══ Extract provided ══

Kleberson José Santiago Ramos: For the poor people, the worker, the apps delivery worker, those who worked during this pandemic without any rights, many without money in their pockets, and didn’t get any support from the state, from the government,
Reporter: In 2021, a record 50% of the Brazilian workforce was employed in the informal sector, with no legal contracts, social security, or any stability. 13.2% of workers were unemployed, and from those who were lucky to have a job, about 24% were considered underemployed.
Margarida B. Dos Santos Ramos: Because today, we who work under informality, we suffer a lot from discrimination. Dealing with this [led to informal] workers from different sectors coming together. We embraced each other to be able to move forward, to demand laws and to demand that we get the same rights as a [formal] worker. Because [for us informal workers] it’s not possible to get those same rights working for a company [like formal workers do]. So, as informal workers, we want to have those rights too. Right to health. Right to a house. Right to education. All the rights.
For example, when an informal worker goes to the streets (to work). When a street vendor goes to work and it rains, or there is a problem, an environmental issue, that day is lost. And in most cases, it’s a day when we need the money urgently. Either to buy some gas, to pay for rent, or to buy food. So, that day for us is lost. And when you get hurt, it is even worse. This is why Lula getting elected was really good for all of us. Because we believe in a better Brazil. And we believe that he will be able to help us, us who work under informality, without rights. We want rights.
Reporter: The last years were mainly marked by the Oust Bolsonaro mobilizations and protests all over the country. These massive protests expressed the discontent of the Brazilian people over the government’s mismanagement of the pandemic, the incapacity to fight inflation, the attacks on the working class, and rampant police brutality against the poor and oppressed. The mobilization of the working class together with oppressed sectors, like Indigenous people and Black people, were a base of support for Lula’s campaign and for the end of the far-right government.

═══

**Exercises to complete:**
a) Write out the part of the transcript on Brazil's informal workers from "For example, when" to "We want rights.".
b) Answer these questions from the transcript on Brazil's informal workers:
(i) What share of the Brazilian workforce was employed in the informal sector in 2021?
(ii) According to Margarida B. Dos Santos Ramos, what three things might a street vendor urgently need the money for on a lost working day?
(iii) Which two oppressed sectors does the reporter name as mobilizing together with the working class?
c) Continue the transcript on Brazil's informal workers from the point where it stops.
The records that follow the transcript come from a separate source.

══ Given records ══

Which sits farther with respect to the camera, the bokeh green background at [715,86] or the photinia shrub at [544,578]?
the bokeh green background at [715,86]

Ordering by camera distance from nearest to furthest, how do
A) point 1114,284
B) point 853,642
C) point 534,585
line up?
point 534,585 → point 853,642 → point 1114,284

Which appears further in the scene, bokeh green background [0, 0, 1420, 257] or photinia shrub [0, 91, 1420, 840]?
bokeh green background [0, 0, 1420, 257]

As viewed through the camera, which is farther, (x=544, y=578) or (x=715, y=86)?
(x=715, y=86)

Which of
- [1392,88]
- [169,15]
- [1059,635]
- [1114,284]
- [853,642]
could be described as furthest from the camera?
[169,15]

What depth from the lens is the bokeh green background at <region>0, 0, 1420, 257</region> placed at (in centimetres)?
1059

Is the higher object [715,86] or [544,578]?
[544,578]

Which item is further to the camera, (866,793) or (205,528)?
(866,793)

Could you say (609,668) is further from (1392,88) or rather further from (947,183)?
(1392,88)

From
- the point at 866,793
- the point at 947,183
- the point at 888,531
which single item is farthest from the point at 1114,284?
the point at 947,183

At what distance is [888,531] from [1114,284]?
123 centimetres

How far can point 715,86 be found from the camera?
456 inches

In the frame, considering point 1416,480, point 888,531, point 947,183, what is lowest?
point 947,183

═══

**Answers to the problems:**
a)
For example, when an informal worker goes to the streets (to work). When a street vendor goes to work and it rains, or there is a problem, an environmental issue, that day is lost. And in most cases, it’s a day when we need the money urgently. Either to buy some gas, to pay for rent, or to buy food. So, that day for us is lost. And when you get hurt, it is even worse. This is why Lula getting elected was really good for all of us. Because we believe in a better Brazil. And we believe that he will be able to help us, us who work under informality, without rights. We want rights.

b)
(i) A record 50%.
(ii) To buy some gas, to pay for rent, or to buy food.
(iii) Indigenous people and Black people.

c)
Fabio Bosco: The working class played a very important role. Bolsonaro was defeated because of the working class. If we depend only on the capitalists, Bolsonaro would remain. The electoral defeat of Bolsonaro was very important. It was very positive for the working class. Bolsonaro, starting in January, will be out of the federal government, so he will not be in the same position to carry out his far-right policies.
I think the working class, we face two major challenges now: on the one hand, we have these Bolsonaro groups. Because they are still organized, they suffered a defeat, but they are not over. So, it will be necessary for the working class, the poor, to self-organize, to carry out self-defense, because these (Bolsonaro) organizations are very dangerous. On the other hand, we have to see that Lula’s future administration… What Lula is doing now is building an alliance with the major capitalists in Brazil. The capitalists want to place the burden of the economic crisis on the backs of the working class. So, we can expect more neoliberal policies and reforms against the working people, and we have to stand up and fight back.